I struggle maintaining healthy work life balance, and I suspect that this is true for many other software engineers.

Recently, joining back work after an extended holiday break, I felt this disruption acutely. I actively need to tackle this problem, as otherwise I slip into an unhealthy pattern of constantly ruminating on work concerns. This leads to affecting quality time spent with family, and ultimately making performance at work suffer.

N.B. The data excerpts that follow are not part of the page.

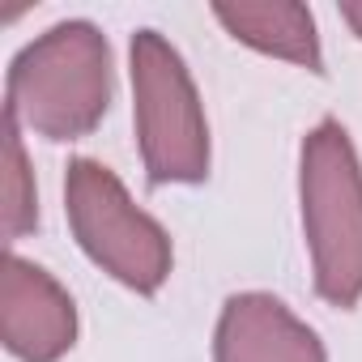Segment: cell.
<instances>
[{
    "label": "cell",
    "instance_id": "52a82bcc",
    "mask_svg": "<svg viewBox=\"0 0 362 362\" xmlns=\"http://www.w3.org/2000/svg\"><path fill=\"white\" fill-rule=\"evenodd\" d=\"M214 18L243 47H252L260 56H273V60H290V64H298L307 73H324V52H320L315 18H311L307 5H294V0H264V5H214Z\"/></svg>",
    "mask_w": 362,
    "mask_h": 362
},
{
    "label": "cell",
    "instance_id": "ba28073f",
    "mask_svg": "<svg viewBox=\"0 0 362 362\" xmlns=\"http://www.w3.org/2000/svg\"><path fill=\"white\" fill-rule=\"evenodd\" d=\"M5 239L18 243L39 226V197H35V170L22 145V124L5 111Z\"/></svg>",
    "mask_w": 362,
    "mask_h": 362
},
{
    "label": "cell",
    "instance_id": "3957f363",
    "mask_svg": "<svg viewBox=\"0 0 362 362\" xmlns=\"http://www.w3.org/2000/svg\"><path fill=\"white\" fill-rule=\"evenodd\" d=\"M132 124L149 184H205L209 179V119L197 81L158 30H136L128 47Z\"/></svg>",
    "mask_w": 362,
    "mask_h": 362
},
{
    "label": "cell",
    "instance_id": "8992f818",
    "mask_svg": "<svg viewBox=\"0 0 362 362\" xmlns=\"http://www.w3.org/2000/svg\"><path fill=\"white\" fill-rule=\"evenodd\" d=\"M214 362H328L324 341L277 294H230L214 328Z\"/></svg>",
    "mask_w": 362,
    "mask_h": 362
},
{
    "label": "cell",
    "instance_id": "7a4b0ae2",
    "mask_svg": "<svg viewBox=\"0 0 362 362\" xmlns=\"http://www.w3.org/2000/svg\"><path fill=\"white\" fill-rule=\"evenodd\" d=\"M298 205L315 294L341 311L362 298V162L337 119H320L298 149Z\"/></svg>",
    "mask_w": 362,
    "mask_h": 362
},
{
    "label": "cell",
    "instance_id": "5b68a950",
    "mask_svg": "<svg viewBox=\"0 0 362 362\" xmlns=\"http://www.w3.org/2000/svg\"><path fill=\"white\" fill-rule=\"evenodd\" d=\"M0 341L18 362H60L77 345V303L35 260L9 252L0 273Z\"/></svg>",
    "mask_w": 362,
    "mask_h": 362
},
{
    "label": "cell",
    "instance_id": "9c48e42d",
    "mask_svg": "<svg viewBox=\"0 0 362 362\" xmlns=\"http://www.w3.org/2000/svg\"><path fill=\"white\" fill-rule=\"evenodd\" d=\"M341 22L362 39V0H341Z\"/></svg>",
    "mask_w": 362,
    "mask_h": 362
},
{
    "label": "cell",
    "instance_id": "277c9868",
    "mask_svg": "<svg viewBox=\"0 0 362 362\" xmlns=\"http://www.w3.org/2000/svg\"><path fill=\"white\" fill-rule=\"evenodd\" d=\"M64 214L73 226L77 247L111 273L119 286L136 294H158L162 281L170 277L175 252L170 235L162 222H153L128 188L119 184V175L94 158H73L64 175Z\"/></svg>",
    "mask_w": 362,
    "mask_h": 362
},
{
    "label": "cell",
    "instance_id": "6da1fadb",
    "mask_svg": "<svg viewBox=\"0 0 362 362\" xmlns=\"http://www.w3.org/2000/svg\"><path fill=\"white\" fill-rule=\"evenodd\" d=\"M115 73L107 35L86 22H60L26 43L5 77V111L47 141L90 136L111 107Z\"/></svg>",
    "mask_w": 362,
    "mask_h": 362
}]
</instances>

Reasons why work life balance requires active management, and what I do about it:

  1. Writing computer programs is purely a mental activity, with little or no constraints. This means that problems can be thought continuously and for people like me who have a sense of program and data structure elegance, it is harder to feel satisfied.
    • When I actively code, I keep reminding myself of DRY, YAGNI, and KISS to help my expectations from my own code grounded.
  2. New technology, distributed systems, and layered architecture makes it harder to troubleshoot and diagnose failures. Many times, things do not work correctly either because of misconfiguration and or because of not understanding event rules for a distributed system. These problems are infuriating, and often turn out to be solved with simple changes in configuration.
    • Pair programming helps to some extent in debugging, analyzing, and concurrently addressing some of these concerns.
  3. My current job is about helping multiple teams succeed in related business areas. This translates into lots of context switching between people management, project coordination and blockers, and navigating technology decisions. Also, in the post covid-19 world, adjusting to hybrid work place makes certain decisions easier (typically single threaded) to make, and others that require cross organization alignment more challenging. Any given day, I have no shortage of interesting and complex problems to think about. I have caught myself thinking about these problems deep in the night, or even at meal times with the family.
    • Writing my thoughts in a journal, making TODO’s, and meditation techniques help me uncover my information gaps, and gives me back valuable space and time to think better.
  4. I am a first generation immigrant in the US, and my extended family is back in India. On a daily basis, very little changes or new concerns bubble up for my small family in the US.
    • I call into family back home some times just so that I can learn about very different concerns, and that provides distraction.
    • I also distract myself with different hobbies of planning travel, and or hikes to take my mind off of work.
  5. My dominant hobby is also technology, and I read, browse, and skim, linked articles and blogs on hacker news, and other social media sites such as reddit voraciously. Even though many of the articles are interesting, they tend to take me back to work concerns, as invariably there is a comparison that starts to emerge.
    • Lately, I have been playing around with a concept of building a personal ROI on tech media consumption. I am trying to record my time spent browsing, and useful information gleaned. My hope is that this data will help temper this habit.